Even in high school, Zhu’s company which he created a year ago, has raised over $650,000. However, Zhu said being a high school student came with its limits. 

“There’s definitely some disadvantages [to being a high schooler]. When I was flying to San Francisco, my co-founder had to pick me up from the airport because I was 14 back then and I couldn’t legally get out of the airport.” 

Rosewell agreed with Zhu and said that being in high school is disadvantageous, especially when it comes to time constraints since he needs more hours to become a technician in the car dealership.

“It would be a good experience to become a technician,” he said. “But with my limited hours I can work as I’m still attending school, it’s a bit difficult to become a technician.”

In contrast, Kress said being a young student actually helps in being successful. 

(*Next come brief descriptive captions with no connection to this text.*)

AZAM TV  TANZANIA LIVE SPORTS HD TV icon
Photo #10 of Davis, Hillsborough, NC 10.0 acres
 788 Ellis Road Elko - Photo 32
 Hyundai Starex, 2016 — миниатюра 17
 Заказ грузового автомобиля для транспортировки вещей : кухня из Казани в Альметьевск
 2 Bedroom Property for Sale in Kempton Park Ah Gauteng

“I feel like a lot of industries have gotten more accustomed to young talent,” he said. ”And I think a lot of people see it as an advantage because young people have a unique perspective on the world than what most people throughout their lives have been ingrained in. I don’t feel intimidated because of my age.”

Siri Byrisetty

Stephan said high school is a great place to build up experience for the future. 

“Having any kind of job and sometimes it doesn’t even always have to be paid, but any kind of experience where you are given responsibilities on maybe to manage something, to plan something or to assist people,” she said. “Those are all skills that you are likely going to have to use after high school. So I think it’s fantastic when students have paid jobs, unpaid service opportunities, opportunities to research especially if you think that is something you want to do later in life.”

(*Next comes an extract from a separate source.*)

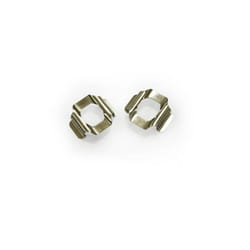 Pièces Sram Pad Retainer Bb7/All Juicy (x2)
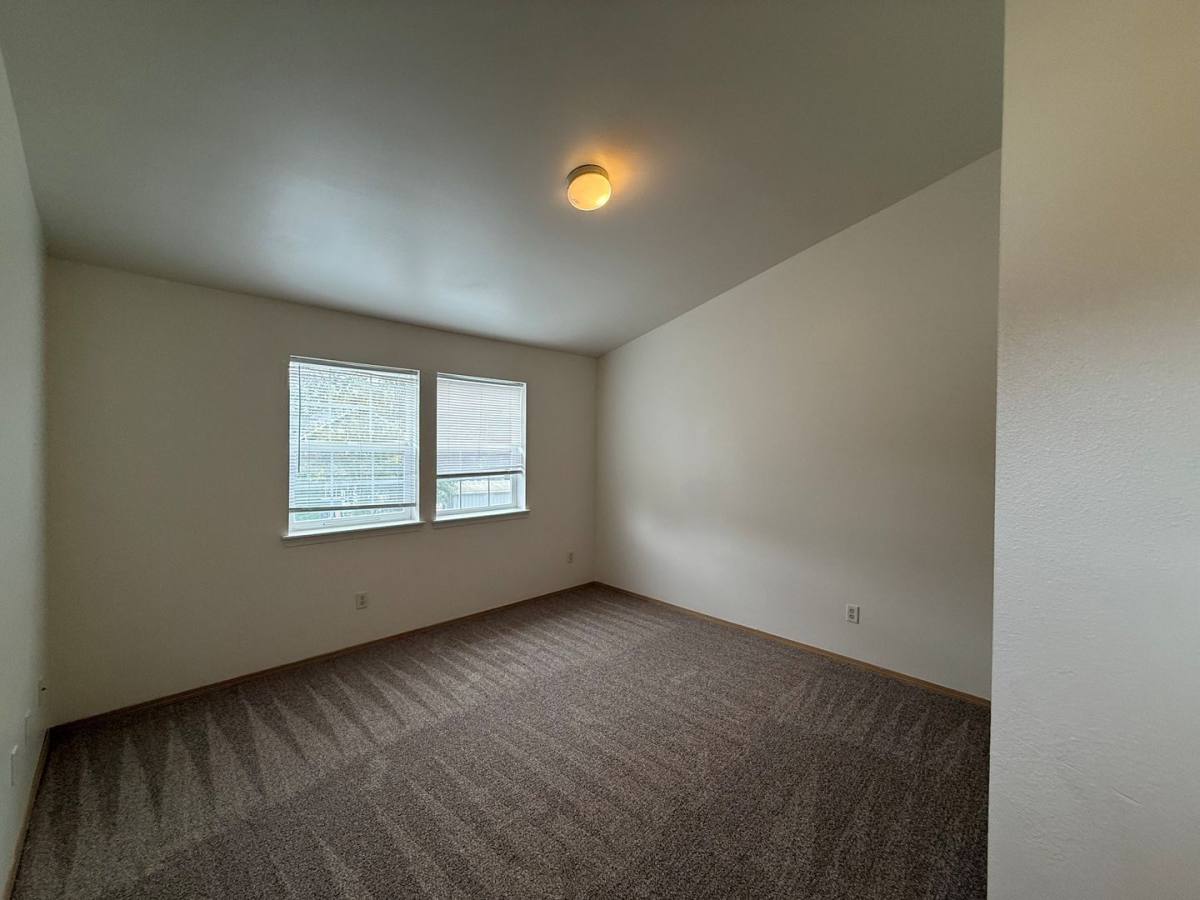 Apartment for rent at 1838 Valencia St, Bellingham, WA 98229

For Kress, he said he will keep pursuing the path of entrepreneurship.

“The more you expose yourself to the world of entrepreneurship, the more you can see how much more you have to do,” he said. “For me, it’s a rabbit hole. The deeper you go, the more you see what else you can do and what possibilities you have. For me, I don’t feel like I’ve done a ton. So I’m just constantly looking to move onto the next thing.”

Looking at the future, Kress said he will continue to study and do his best in the classes he is taking. However, he said his end goal will not shift any time soon. Not from school and most definitely not from precalculus class. 

“My main goal is to be able to work on something and be proud of it,” he said. “Being proud of your work. Being proud of what you, as a person who is on this Earth and is very lucky to be on this Earth, accomplished. As far as we know, you really only get one life, so how are you spending it? And are you doing it in a way that fulfills you and fulfills other people with their own life? That’s my goal: To build something that really makes an impact on people.”